(Entries taken from a collection)
>> begin

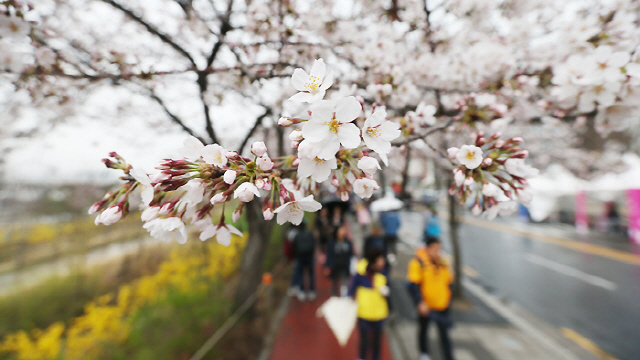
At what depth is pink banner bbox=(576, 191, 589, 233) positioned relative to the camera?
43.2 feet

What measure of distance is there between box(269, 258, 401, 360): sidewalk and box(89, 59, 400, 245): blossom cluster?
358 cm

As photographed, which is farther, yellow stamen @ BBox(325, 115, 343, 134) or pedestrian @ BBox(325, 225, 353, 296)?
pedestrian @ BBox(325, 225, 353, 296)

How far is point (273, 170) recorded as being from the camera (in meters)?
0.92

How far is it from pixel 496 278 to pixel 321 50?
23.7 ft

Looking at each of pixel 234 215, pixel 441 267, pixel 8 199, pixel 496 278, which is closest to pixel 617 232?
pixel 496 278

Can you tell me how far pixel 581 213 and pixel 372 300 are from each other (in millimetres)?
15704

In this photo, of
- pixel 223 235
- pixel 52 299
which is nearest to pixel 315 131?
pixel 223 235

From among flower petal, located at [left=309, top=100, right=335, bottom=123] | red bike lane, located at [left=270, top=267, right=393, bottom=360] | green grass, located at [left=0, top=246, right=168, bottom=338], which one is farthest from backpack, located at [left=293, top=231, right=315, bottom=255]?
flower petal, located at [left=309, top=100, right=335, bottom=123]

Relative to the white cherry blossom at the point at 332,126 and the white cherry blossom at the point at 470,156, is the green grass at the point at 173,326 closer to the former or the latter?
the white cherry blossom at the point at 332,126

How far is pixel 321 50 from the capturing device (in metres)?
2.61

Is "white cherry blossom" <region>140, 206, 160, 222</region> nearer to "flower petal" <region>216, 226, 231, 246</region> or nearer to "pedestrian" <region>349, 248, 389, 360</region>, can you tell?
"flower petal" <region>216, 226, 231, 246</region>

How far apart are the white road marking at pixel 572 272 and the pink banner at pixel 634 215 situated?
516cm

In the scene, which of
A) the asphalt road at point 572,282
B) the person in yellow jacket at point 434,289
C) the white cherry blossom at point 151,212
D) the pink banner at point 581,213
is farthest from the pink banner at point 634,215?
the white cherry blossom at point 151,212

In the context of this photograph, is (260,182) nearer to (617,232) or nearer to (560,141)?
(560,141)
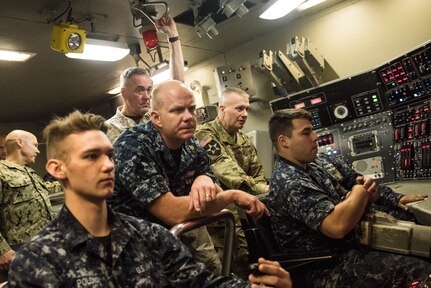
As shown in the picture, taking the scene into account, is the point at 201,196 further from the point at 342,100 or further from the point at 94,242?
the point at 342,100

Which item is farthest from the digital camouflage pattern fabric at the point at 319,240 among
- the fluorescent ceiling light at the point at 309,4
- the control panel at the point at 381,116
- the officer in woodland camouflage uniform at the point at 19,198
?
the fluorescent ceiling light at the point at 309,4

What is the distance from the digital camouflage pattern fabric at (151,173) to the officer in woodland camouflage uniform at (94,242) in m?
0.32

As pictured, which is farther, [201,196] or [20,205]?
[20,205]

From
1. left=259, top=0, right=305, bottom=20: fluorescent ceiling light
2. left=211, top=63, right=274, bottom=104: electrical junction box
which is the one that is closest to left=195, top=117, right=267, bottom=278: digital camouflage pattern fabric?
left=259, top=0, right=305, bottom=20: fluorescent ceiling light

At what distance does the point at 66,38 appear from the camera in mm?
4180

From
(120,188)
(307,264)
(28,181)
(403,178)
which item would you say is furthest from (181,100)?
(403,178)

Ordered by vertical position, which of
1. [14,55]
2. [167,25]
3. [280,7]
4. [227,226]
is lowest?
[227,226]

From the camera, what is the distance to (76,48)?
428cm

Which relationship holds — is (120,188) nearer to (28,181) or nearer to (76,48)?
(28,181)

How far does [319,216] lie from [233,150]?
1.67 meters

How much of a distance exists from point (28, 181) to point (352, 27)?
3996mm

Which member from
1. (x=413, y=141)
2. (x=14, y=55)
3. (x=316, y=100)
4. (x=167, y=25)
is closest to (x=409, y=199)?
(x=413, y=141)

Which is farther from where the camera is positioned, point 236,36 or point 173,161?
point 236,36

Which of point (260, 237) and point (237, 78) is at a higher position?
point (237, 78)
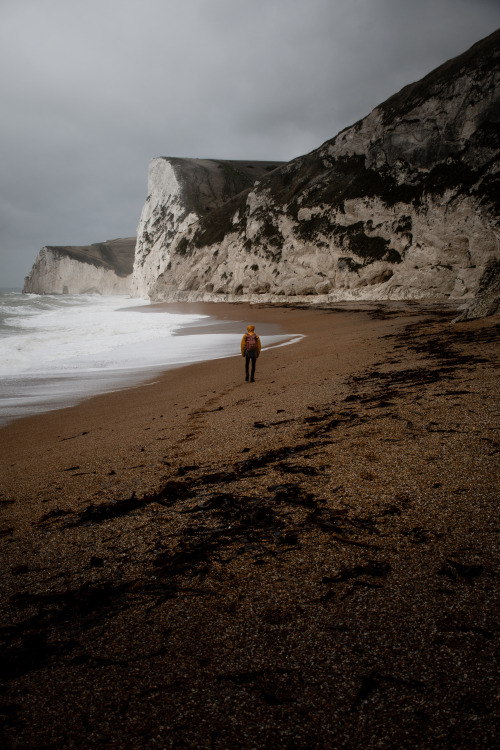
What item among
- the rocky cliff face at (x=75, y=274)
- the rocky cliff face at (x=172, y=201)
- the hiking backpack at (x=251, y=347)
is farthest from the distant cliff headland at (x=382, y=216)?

>> end
>> begin

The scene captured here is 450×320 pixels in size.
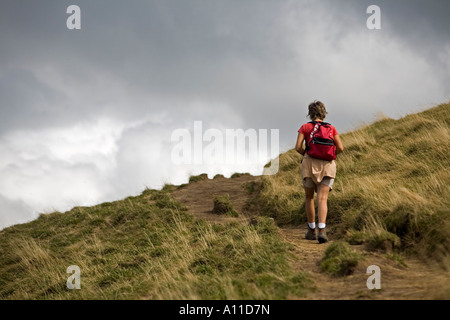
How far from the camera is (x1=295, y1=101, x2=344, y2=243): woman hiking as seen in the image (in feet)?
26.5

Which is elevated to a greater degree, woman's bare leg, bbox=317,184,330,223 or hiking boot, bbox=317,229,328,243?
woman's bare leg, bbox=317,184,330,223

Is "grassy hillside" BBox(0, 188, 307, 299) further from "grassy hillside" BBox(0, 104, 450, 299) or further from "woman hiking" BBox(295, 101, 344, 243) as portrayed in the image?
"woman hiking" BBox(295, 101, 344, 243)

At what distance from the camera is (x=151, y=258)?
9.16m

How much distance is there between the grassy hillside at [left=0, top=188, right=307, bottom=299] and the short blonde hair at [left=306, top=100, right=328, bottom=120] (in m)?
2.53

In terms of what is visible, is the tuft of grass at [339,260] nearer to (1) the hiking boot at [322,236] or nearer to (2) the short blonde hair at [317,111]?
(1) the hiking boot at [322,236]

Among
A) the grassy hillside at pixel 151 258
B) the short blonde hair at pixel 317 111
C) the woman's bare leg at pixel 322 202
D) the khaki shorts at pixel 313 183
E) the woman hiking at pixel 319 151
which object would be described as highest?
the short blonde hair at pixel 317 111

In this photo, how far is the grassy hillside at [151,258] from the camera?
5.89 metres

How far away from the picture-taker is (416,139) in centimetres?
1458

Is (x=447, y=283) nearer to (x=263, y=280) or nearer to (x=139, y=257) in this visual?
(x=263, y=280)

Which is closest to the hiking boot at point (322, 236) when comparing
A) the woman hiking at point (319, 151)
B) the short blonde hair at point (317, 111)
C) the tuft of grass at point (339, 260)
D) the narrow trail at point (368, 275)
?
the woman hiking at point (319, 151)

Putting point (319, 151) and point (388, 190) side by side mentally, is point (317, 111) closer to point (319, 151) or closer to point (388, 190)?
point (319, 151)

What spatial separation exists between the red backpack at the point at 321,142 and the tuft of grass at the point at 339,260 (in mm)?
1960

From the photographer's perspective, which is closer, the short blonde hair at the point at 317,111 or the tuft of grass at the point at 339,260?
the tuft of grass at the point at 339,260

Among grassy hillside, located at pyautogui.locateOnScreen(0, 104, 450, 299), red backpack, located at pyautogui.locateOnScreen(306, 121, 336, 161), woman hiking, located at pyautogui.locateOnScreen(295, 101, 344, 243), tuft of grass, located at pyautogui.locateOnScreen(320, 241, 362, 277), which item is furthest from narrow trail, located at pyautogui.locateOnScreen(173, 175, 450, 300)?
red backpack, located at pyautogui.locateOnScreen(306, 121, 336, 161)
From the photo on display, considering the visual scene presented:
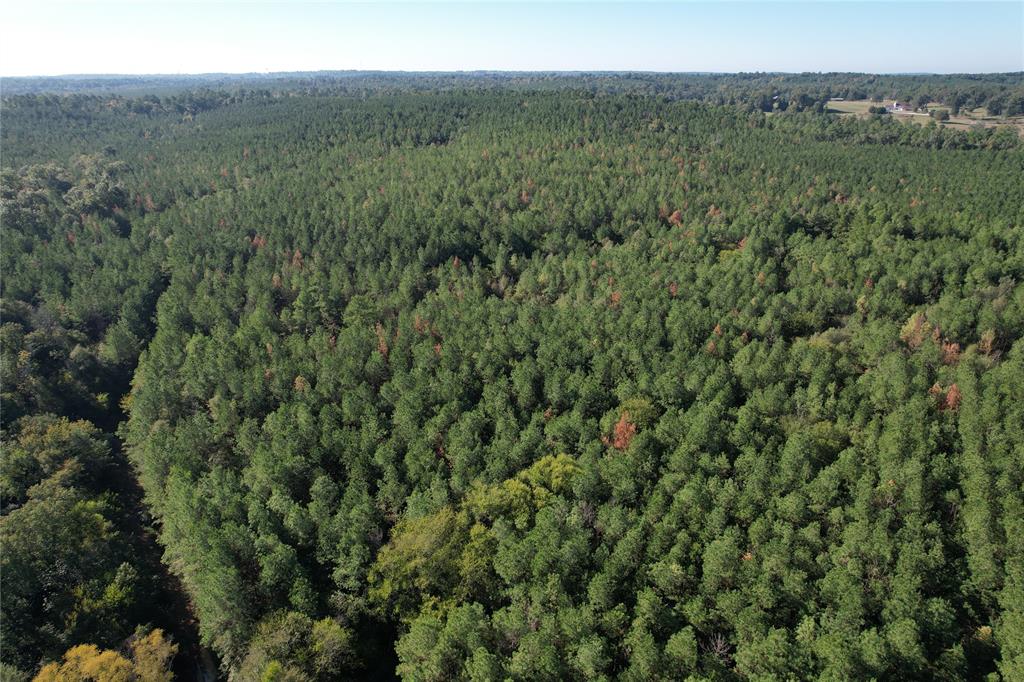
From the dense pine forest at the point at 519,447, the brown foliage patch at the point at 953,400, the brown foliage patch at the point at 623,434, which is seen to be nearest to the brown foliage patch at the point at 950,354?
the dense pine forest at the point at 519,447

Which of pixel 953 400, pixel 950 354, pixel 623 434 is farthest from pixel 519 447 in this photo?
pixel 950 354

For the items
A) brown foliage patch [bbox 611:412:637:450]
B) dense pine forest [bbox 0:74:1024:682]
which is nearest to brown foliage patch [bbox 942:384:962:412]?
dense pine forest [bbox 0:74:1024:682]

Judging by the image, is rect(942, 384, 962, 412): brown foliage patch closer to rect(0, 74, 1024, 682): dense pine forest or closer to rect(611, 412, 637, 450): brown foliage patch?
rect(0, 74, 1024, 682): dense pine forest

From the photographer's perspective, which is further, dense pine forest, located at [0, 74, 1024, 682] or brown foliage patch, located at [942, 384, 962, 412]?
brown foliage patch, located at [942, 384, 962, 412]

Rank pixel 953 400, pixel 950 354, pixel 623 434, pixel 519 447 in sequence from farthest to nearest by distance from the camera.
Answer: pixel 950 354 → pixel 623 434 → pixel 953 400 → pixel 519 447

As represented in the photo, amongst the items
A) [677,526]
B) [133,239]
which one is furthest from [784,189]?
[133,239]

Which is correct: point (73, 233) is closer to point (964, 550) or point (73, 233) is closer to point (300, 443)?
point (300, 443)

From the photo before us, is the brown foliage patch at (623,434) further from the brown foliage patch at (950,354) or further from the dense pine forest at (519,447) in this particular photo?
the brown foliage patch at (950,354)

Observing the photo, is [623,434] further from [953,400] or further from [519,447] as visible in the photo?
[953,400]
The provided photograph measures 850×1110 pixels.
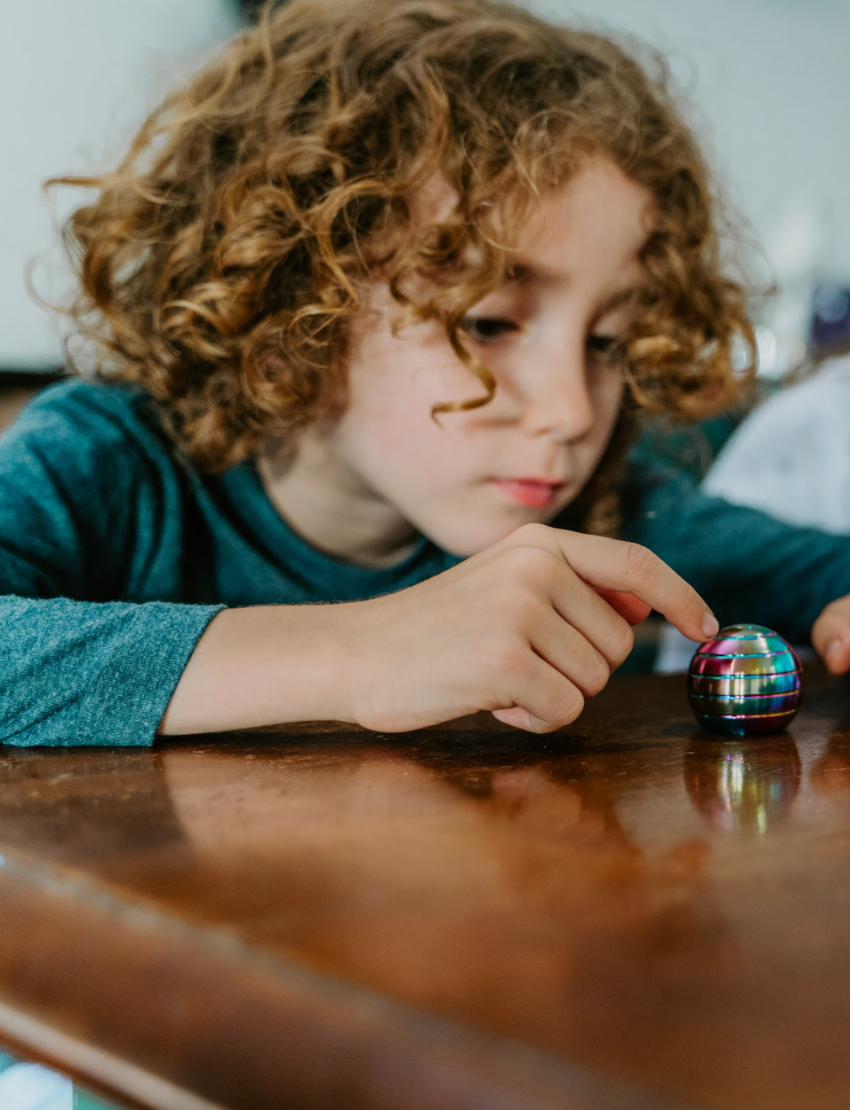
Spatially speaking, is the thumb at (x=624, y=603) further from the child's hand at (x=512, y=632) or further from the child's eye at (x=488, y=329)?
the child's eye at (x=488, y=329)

>> end

== Short exercise ==
Reproduce everything in the listing from the line containing "How far is pixel" down to the line containing "1.67 meters", with both of those lines included. Leave the pictures out of your answer.

== Output for this exercise ==
How far is pixel 321 50 from the capturing device (in metres)?
2.61

Is "white cherry blossom" <region>140, 206, 160, 222</region> nearer to "flower petal" <region>216, 226, 231, 246</region> or nearer to "pedestrian" <region>349, 248, 389, 360</region>, can you tell?
"flower petal" <region>216, 226, 231, 246</region>

How far apart are the white road marking at pixel 572 272 and the pink banner at pixel 634 215 situated?
516cm

In the scene, which of
A) the asphalt road at point 572,282
B) the person in yellow jacket at point 434,289
C) the white cherry blossom at point 151,212
D) the pink banner at point 581,213
is farthest from the pink banner at point 634,215?
the white cherry blossom at point 151,212

In the context of this photograph, is (260,182) nearer to (617,232) or nearer to (560,141)?
(560,141)
As shown in the picture, taking the scene into account, is the point at 201,196 further from the point at 342,100 or further from the point at 94,242?
the point at 342,100

Which item is farthest from the digital camouflage pattern fabric at the point at 319,240 among
- the fluorescent ceiling light at the point at 309,4
- the control panel at the point at 381,116
- the officer in woodland camouflage uniform at the point at 19,198
?
the fluorescent ceiling light at the point at 309,4

What is the distance from the digital camouflage pattern fabric at (151,173) to the officer in woodland camouflage uniform at (94,242) in m?
0.32

As pictured, which is farther, [201,196] or [20,205]?
[20,205]

From
1. left=259, top=0, right=305, bottom=20: fluorescent ceiling light
2. left=211, top=63, right=274, bottom=104: electrical junction box
which is the one that is closest to left=195, top=117, right=267, bottom=278: digital camouflage pattern fabric?
left=259, top=0, right=305, bottom=20: fluorescent ceiling light

At what distance does the point at 66,38 appear from the camera in mm?
4180

From
(120,188)
(307,264)
(28,181)
(403,178)
which item would you say is furthest from (181,100)?
(403,178)

Ordered by vertical position, which of
1. [14,55]
2. [167,25]
3. [280,7]
4. [227,226]
is lowest?
[227,226]

From the camera, what is the distance to (76,48)?
428cm

Which relationship holds — is (120,188) nearer to (28,181) or nearer to (76,48)?
(28,181)

How far does [319,216] lie from [233,150]?
1.67 meters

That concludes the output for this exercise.